Deixem lá os shoppings reunindo os fiéis do consumo. Eu também odeio tudo isso. Meus filhos, que têm uma experiência artística, cultural bastante intensa, também adoram shopping. É lá que encontram seus amigos, é lá que compram as coisas que os unem, que os identificam como adolescentes de sua época. Não sejamos ingênuos. Não é porque na nossa época não havia shoppings, pelo menos não tantos como hoje, que podemos gritar que somos imunes a esse mal. Eu adorava ir ao Mapping ou às Pernambucanas no Natal comprar meus presentes.
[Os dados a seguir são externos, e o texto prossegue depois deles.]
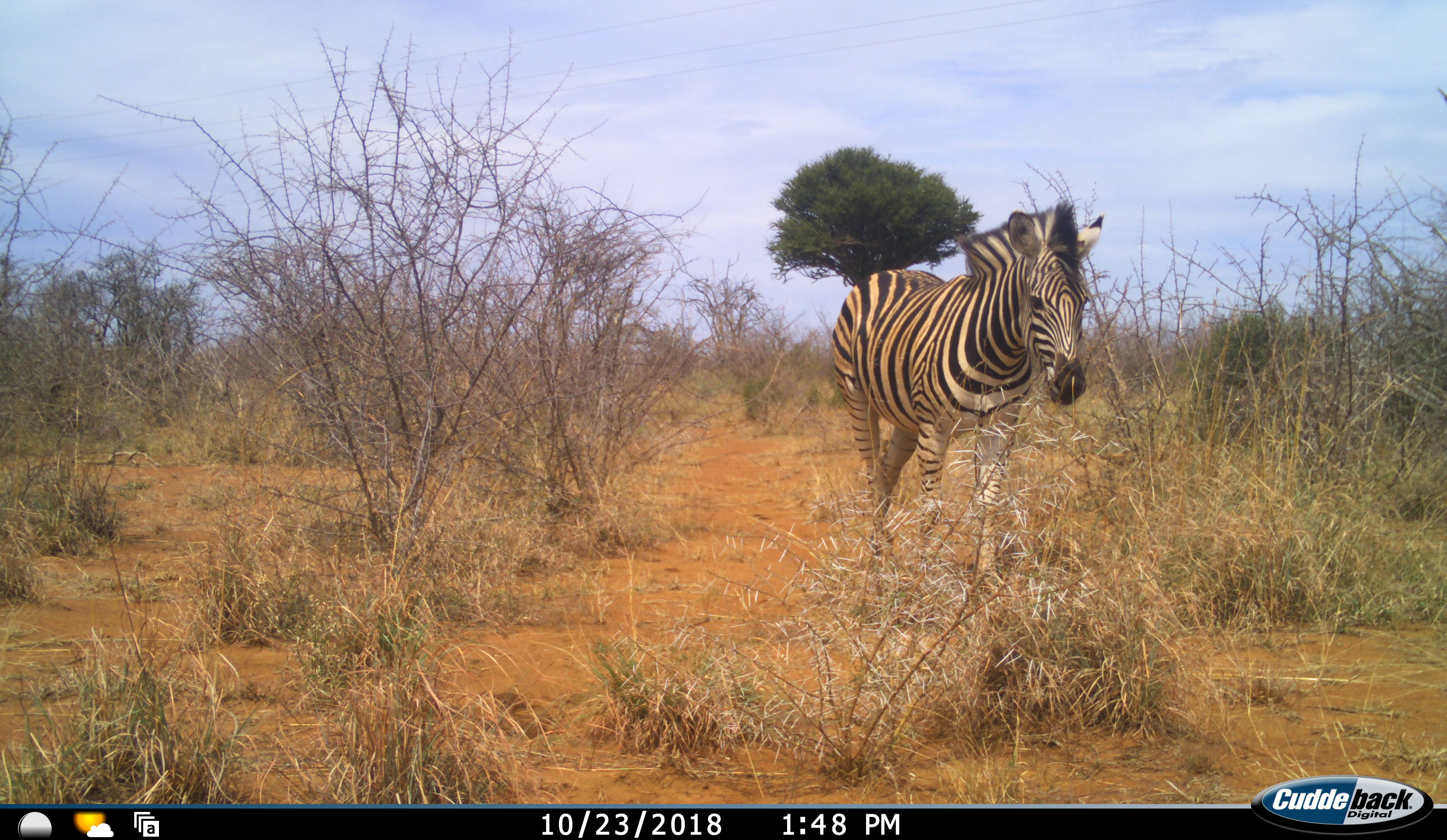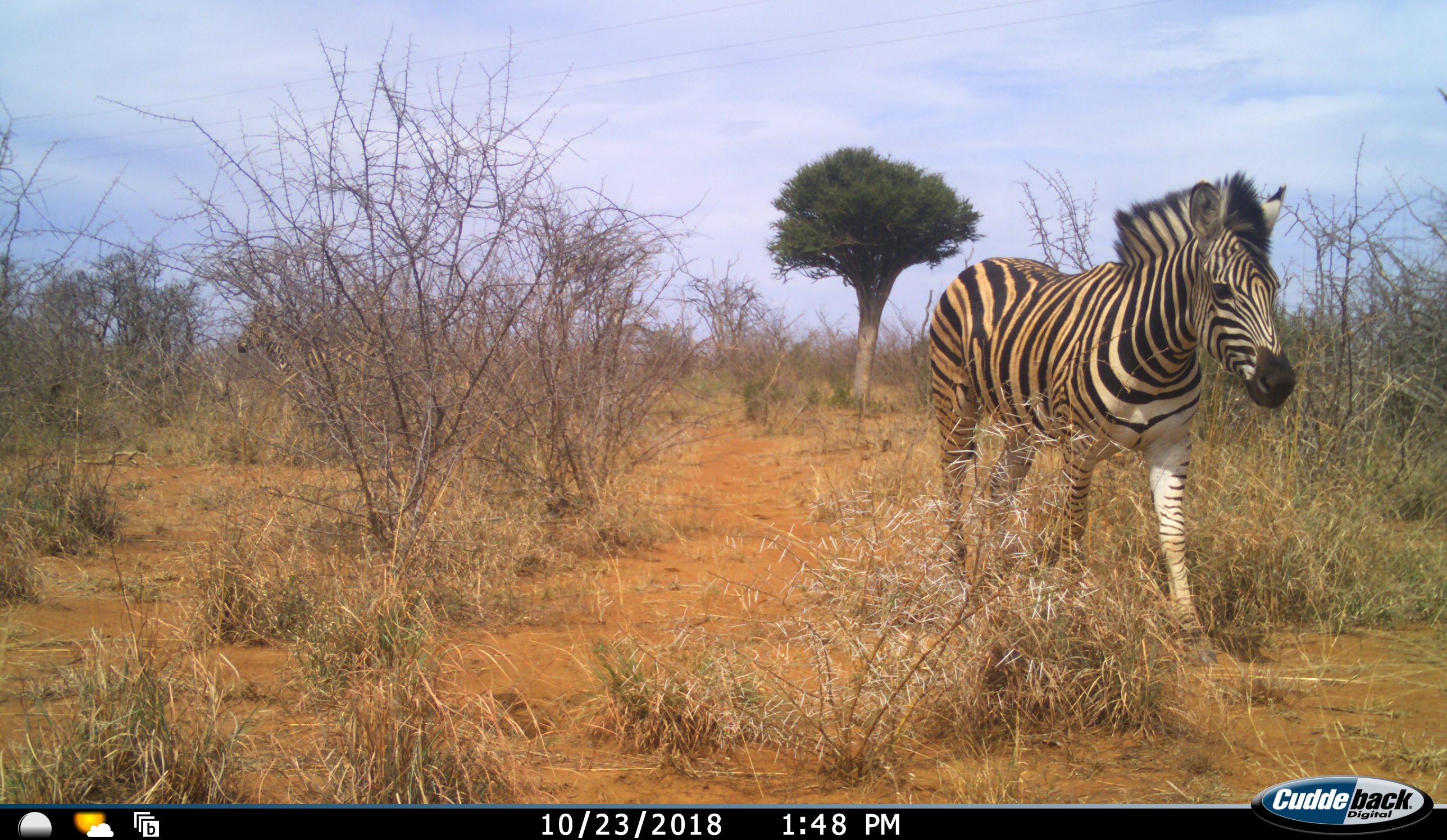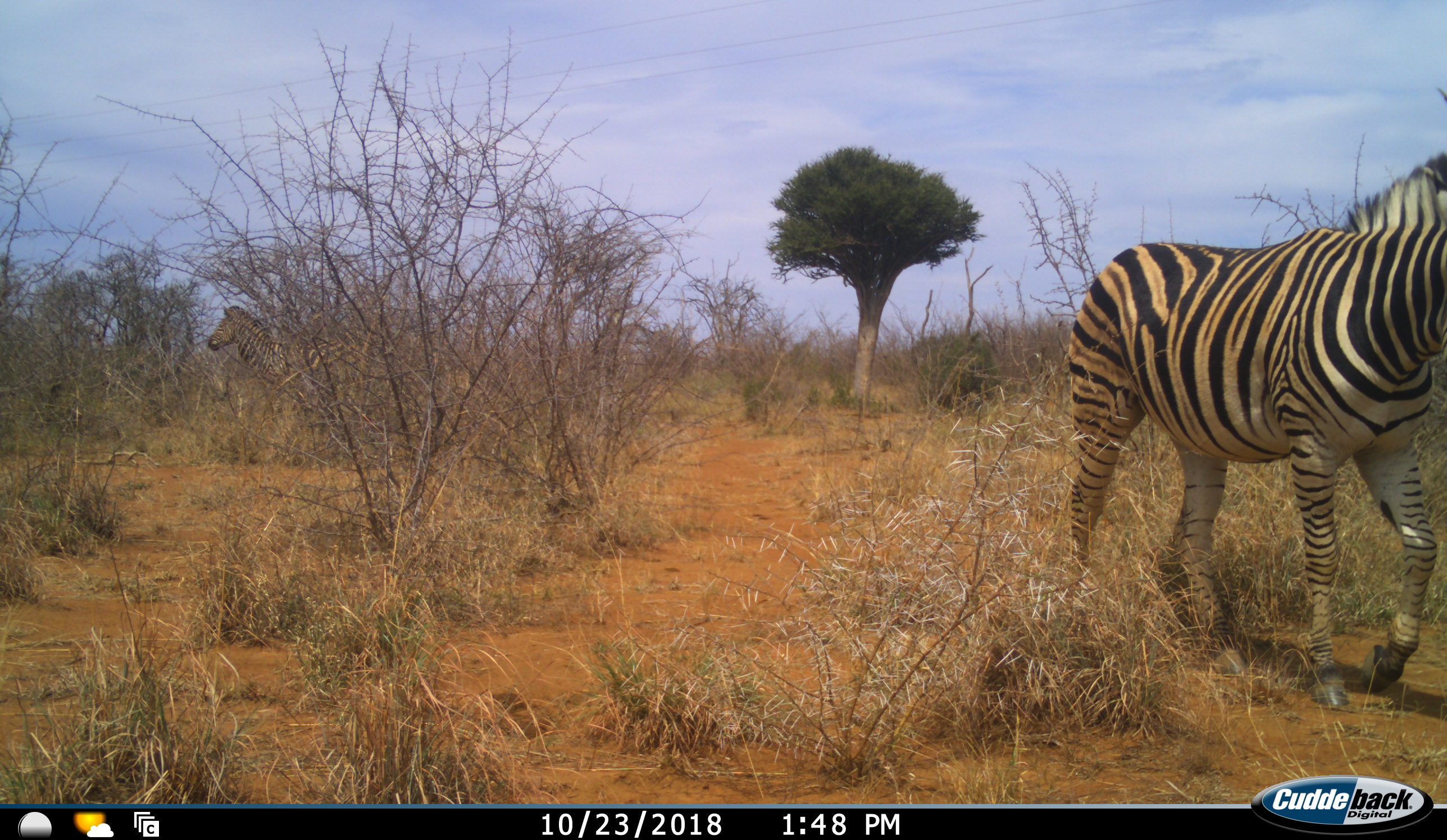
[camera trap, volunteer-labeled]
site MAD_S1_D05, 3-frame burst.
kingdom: Animalia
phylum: Chordata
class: Mammalia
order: Perissodactyla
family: Equidae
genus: Equus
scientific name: Equus quagga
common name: plains zebra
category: zebraplains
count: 2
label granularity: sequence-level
O que me preocupa com reclamações desse tipo não é nem a reclamação em si, é que ao pensar nela assim de modo tão supostamente definitivo, a gente pode deixar de pensar de fato nas questões que envolvem o tema. Dizer NÃO ao Shopping pode parecer político, mas só dizer NÃO, é tão pouco. Adianta o que dizer NÃO e fazer SIM? Onde terá esse povo todo comprado o computador, ou o celular ou o I-Pod de onde compartilhou a foto?

É muito discurso pra pouca reflexão, pra pouca ação. E dormimos o sono dos justos, o sono dos certos, botando a culpa da merda em que o mundo virou sempre nos outros. A gente é tão correto, tão politizado, né?

Eu quero é mais que os Shoppings reúnam sob luz e ar artificiais essa coisa estranha em que nos tornamos (vai dizer que você não adooooooora o ar condicionado do shopping!).

É assustador, eu também acho, mas não é dizendo NÃO ao templo que transformaremos essa religião.

Religião virou mercado e mercado religião.

Deixe essas lojas todas uma em cima da outra. Se for pra destruir, vai ser mais rápido. Ser for ficar a cabo do tempo, quando tudo isso estiver abandonado, pelo menos se terá gastado menos terreno.

Que nesse terrenos onde não ser construirão lojas (porque elas estão todas umas em cima das outras) neste terreno livre sim, que se construam praças, museus, arenas, campos de futebol, quadras, pistas de skate, quiosques, sob muitas árvores.

Mas até lá, tantas paredes que não as do shopping precisarão ser demolidas. Tantas...

Podemos começar com o protesto de quem compartilhou a foto de nunca mais entrar num shopping center. Quem topa?